Given the following table

 123456.451 entered-auto_attendant
 123456.451 duration:76 real:76
 139651.526 entered-auto_attendant
 139651.526 duration:62 real:62`
 139382.537 entered-auto_attendant 

Using a bash shell script based in Linux, I'd like to delete all the rows based on the value of column 1 (The one with the long number). Having into consideration that this number is a variable number

I've tried with

awk '{a[$3]++}!(a[$3]-1)' file

sort -u | uniq

But I am not getting the result which would be something like this, making a comparison between all the values of the first column, delete all the duplicates and show it

 123456.451 entered-auto_attendant
 139651.526 entered-auto_attendant
 139382.537 entered-auto_attendant 

Answer 1

you didn't give an expected output, does this work for you?

 awk '!a[$1]++' file

with your data, the output is:

123456.451 entered-auto_attendant
139651.526 entered-auto_attendant
139382.537 entered-auto_attendant

and this line prints only unique column1 line:

 awk '{a[$1]++;b[$1]=$0}END{for(x in a)if(a[x]==1)print b[x]}' file

output:

139382.537 entered-auto_attendant

Answer 2

uniq, by default, compares the entire line. Since your lines are not identical, they are not removed.

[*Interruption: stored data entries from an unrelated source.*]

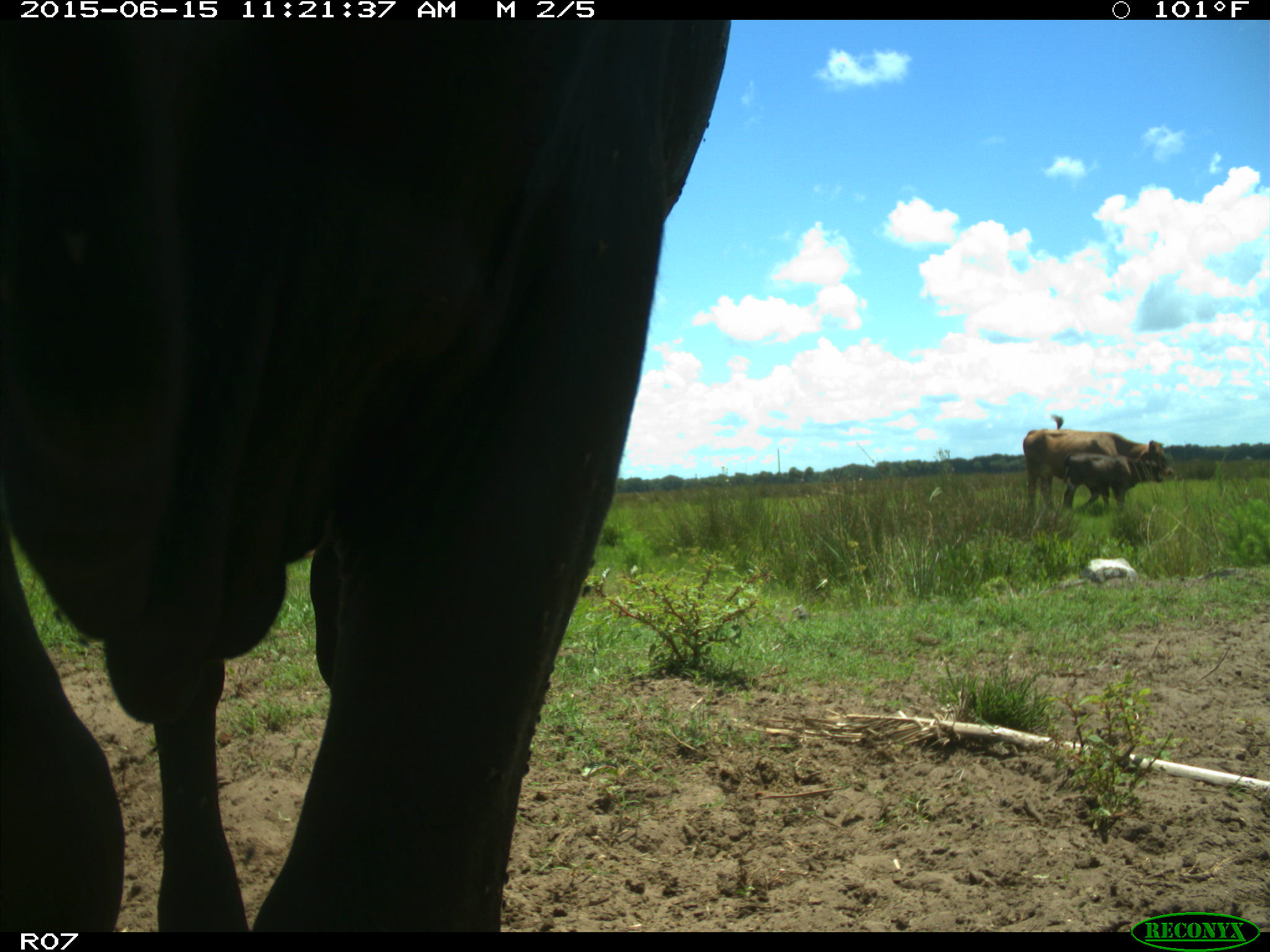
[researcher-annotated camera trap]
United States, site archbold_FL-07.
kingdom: Animalia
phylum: Chordata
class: Mammalia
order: Artiodactyla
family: Bovidae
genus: Bos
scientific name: Bos taurus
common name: domestic cow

You can use sort to conveniently sort by the first field and also delete duplicates of it:

sort -t ' ' -k 1,1 -u file

• -t ' ' fields are separated by spaces
• -k 1,1: only look at the first field
• -u: delete duplicates

Additionally, you might have seen the awk '!a[$0]++' trick for deduplicating lines. You can make this dedupe on the first column only using awk '!a[$1]++'.